The district court concluded that the plaintiff had stated a claim that the employee, and thus the defendant, had violated subsection (a)(2)(c) the CFAA because the employee had accessed plaintiff’s information without authorization. Relying on the Restatement (Second) of Agency, which states that “the authority of an agent terminates if, without knowledge of the principal, he acquires adverse interests or if he is otherwise guilty of a serious breach of loyalty to the principal,” the district court concluded that the employees’ authority ended when they became agents for the defendant, and this the employees were “without authorization” when they obtained and sent the proprietary information to the defendant via e-mail. Id. at 1125.
Similarly, the district court held that the plaintiff had stated a claim against the employees and defendant under subsection (a)(4) because the word “fraud” in the context of the CFAA means simply wrongdoing on the part of the violator, and not proof of the common law elements of fraud. Id. at 1125-26. Finally, the plaintiff stated a claim under subsection (a)(5)(C) because the district court interpreted the word “damage” to include the employee’s actions in collecting and disseminating confidential information, thereby impairing the “integrity” of the plaintiff’s information. Id. at 1126-27.
The type of damage or loss that allows for recovery under the CFAA has also been broadly interpreted in EF Cultural Travel BV v. Explorica, Inc., 274 F.3d 577 (1st Cir. 2001). The First District Appellate Court affirmed the district court’s reasoning that a general understanding of “loss” would “fairly encompass a loss of business, goodwill, and the cost of diagnostic measures that EF took after it learned of Explorica’s access to its website.” Id. at 584. The court concluded by stating that “As we move into an increasingly electronic world, the instances of physical damage will likely be fewer while the value to the victim of what has been stolen and the victim’s costs in shoring up its security features undoubtedly will loom ever larger.” Id. at 585.

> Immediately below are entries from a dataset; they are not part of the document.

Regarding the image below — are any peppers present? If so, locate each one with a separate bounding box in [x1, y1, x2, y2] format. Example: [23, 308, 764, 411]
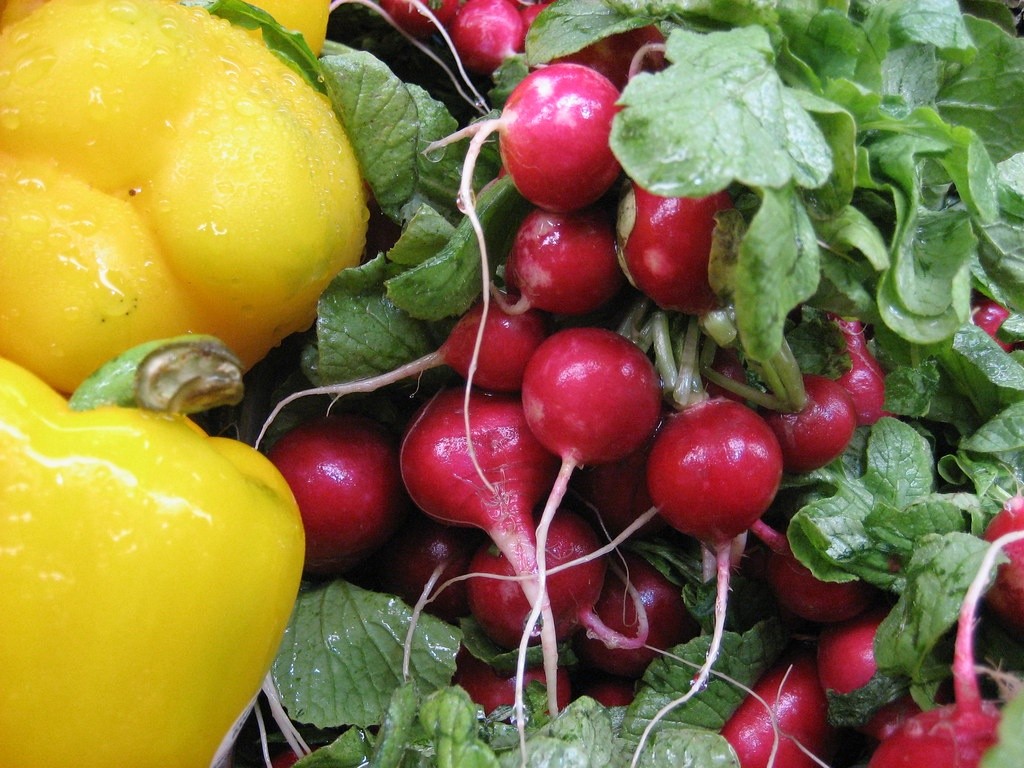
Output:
[0, 0, 372, 768]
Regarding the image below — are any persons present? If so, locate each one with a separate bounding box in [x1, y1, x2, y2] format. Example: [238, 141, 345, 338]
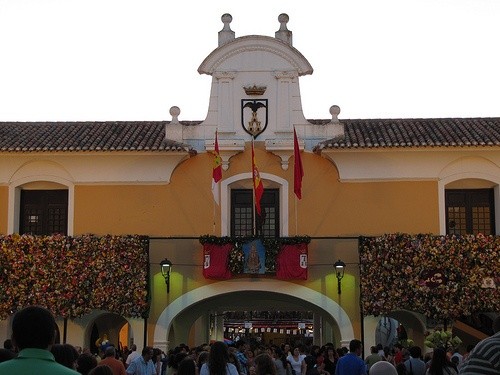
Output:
[246, 246, 262, 273]
[0, 306, 500, 375]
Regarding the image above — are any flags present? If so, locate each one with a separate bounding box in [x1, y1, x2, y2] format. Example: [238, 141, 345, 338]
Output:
[293, 130, 304, 201]
[251, 142, 264, 214]
[213, 131, 222, 206]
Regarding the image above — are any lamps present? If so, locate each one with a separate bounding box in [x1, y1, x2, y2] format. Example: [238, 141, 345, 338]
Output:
[159, 258, 172, 293]
[333, 259, 346, 294]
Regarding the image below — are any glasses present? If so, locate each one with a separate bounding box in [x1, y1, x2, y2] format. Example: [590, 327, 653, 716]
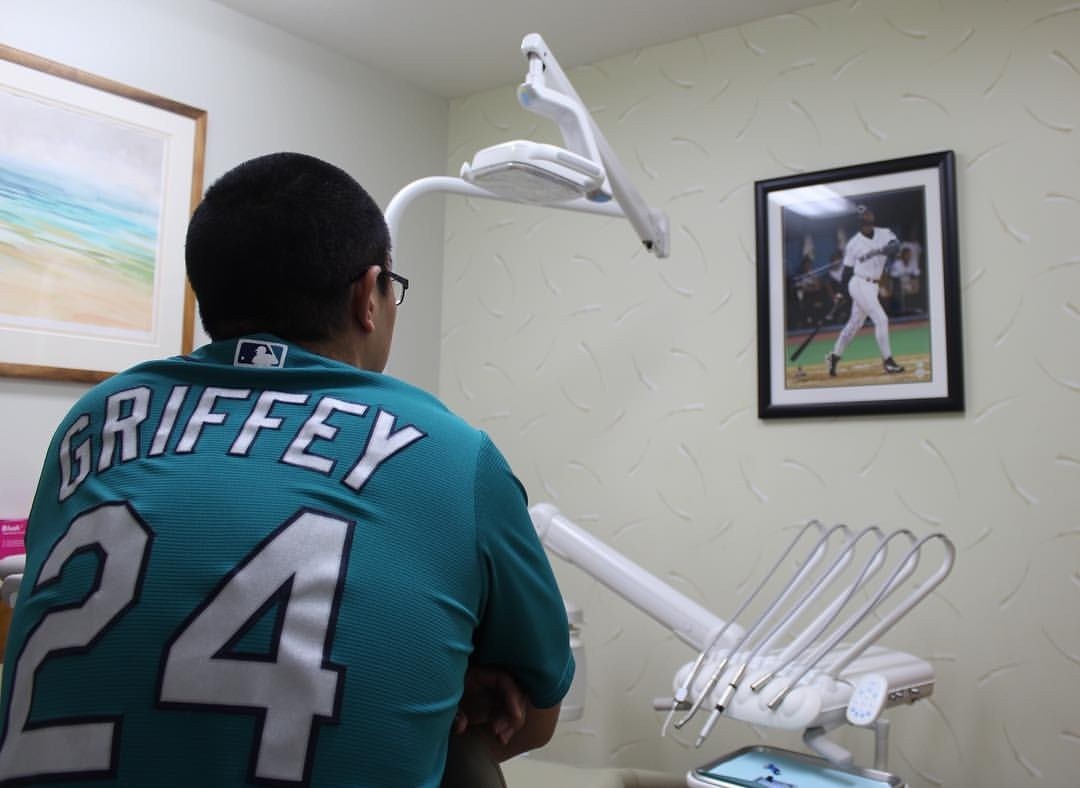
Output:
[350, 270, 409, 305]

In Taylor, the district court, relying on Shurgard, reached the same conclusion regarding the defendants’ taking of information from their former employer’s computer. 295 F.Supp.2d at 1195-96. Most relevant for our case, although not involving the CFAA, the district court granted the former employer a preliminary injunction for trade secret misappropriation, based in part upon defendants’ compilation of “a list of prospective customers … from their memories and business card file Taylor retained when he left.” Id. at 1193, 1200.
Finally, in Four Seasons Hotels and Resorts B.V. v. Consorcio Barr, S.A., the district court found the defendants liable for accessing the plaintiff’s customer database without authorization, and awarded the plaintiff $2,090,000, the value of the customer information that the defendant wrongfully obtained, plus $28,000 in expenses the plaintiff incurred in investigating and responding to the various violations, all of which occurred within a one-year period. 267 F.Supp.2d 1268, 1323-24 (S.D. Fla. 2003). Additionally, based upon the defendant’s intentional deletion of information from one of its computers after the court had ordered the computer produced for inspection, the district court drew an adverse inference to defendant that the deleted information constituted confidential customer and financial data of the plaintiff. Id. at 1322, n.1.